Thomas patted his shoulder again, harder this time as if to propel him into motion. “That is why I’m giving you chocolate.”
As much as he trusted the other male, the glasses were so very, very tiny. With a nod, he spun on his heel, flaring the trench coat again.
“Ah, one moment, sir,” Thomas called. “One more quick lesson, if you don’t mind…”
Chapter 12
Lana sat on the plush pile carpet, eyes closed, her back against her mother’s knees while strong fingers worked through her hair, shaping her thick curls. Old-school tunes from Roxette crooned through the very nice jukebox—almost as high-tech as the Diatom—which had been her mother’s compromise between the classical music selections and the same lady death metal that had been on the SUV sound system.
“You put this album on when you did my hair before prom,” Lana murmured over the mournful pop reminiscence of how “it must’ve been love”.

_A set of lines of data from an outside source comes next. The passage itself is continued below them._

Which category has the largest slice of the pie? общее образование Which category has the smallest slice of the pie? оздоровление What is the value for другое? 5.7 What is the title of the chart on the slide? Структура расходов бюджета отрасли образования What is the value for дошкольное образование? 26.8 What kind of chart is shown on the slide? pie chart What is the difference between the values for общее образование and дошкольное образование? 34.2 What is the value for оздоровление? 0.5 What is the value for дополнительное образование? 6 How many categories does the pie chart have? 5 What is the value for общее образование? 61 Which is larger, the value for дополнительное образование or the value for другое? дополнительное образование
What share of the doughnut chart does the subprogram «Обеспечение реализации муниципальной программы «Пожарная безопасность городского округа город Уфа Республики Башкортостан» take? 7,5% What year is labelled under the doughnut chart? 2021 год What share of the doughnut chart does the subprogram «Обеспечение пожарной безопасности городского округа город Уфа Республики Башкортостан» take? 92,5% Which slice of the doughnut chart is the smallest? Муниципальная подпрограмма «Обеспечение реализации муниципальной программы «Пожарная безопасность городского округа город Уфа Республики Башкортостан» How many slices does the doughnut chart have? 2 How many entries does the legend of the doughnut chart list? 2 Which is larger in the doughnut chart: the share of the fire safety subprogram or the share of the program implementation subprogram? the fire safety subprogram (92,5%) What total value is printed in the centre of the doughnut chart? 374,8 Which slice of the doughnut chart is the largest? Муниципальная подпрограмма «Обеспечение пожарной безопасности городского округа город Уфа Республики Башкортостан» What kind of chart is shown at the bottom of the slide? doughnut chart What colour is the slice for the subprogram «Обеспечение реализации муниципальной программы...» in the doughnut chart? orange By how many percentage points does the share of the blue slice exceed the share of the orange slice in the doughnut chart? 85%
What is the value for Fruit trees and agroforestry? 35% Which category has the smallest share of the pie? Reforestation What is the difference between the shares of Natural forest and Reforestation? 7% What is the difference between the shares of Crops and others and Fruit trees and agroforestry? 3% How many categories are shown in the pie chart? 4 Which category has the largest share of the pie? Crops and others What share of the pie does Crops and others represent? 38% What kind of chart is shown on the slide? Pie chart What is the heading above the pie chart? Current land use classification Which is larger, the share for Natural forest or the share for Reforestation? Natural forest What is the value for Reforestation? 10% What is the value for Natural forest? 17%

For an instant, her mother’s deft hands faltered, tugging at her scalp. “I’d forgotten. I played it because ‘Listen To Your Heart’ was the theme at my prom. I didn’t mean—”
Reaching up, Lana squeezed her mother’s hand. “It’s over now,” she said in the worst Swedish accent ever.
Her mom snorted. “Are you making fun of my music?’
“Yes?”
With another little tug at her hair, her mom laughed. “Well, it was the nineties, so fair enough.”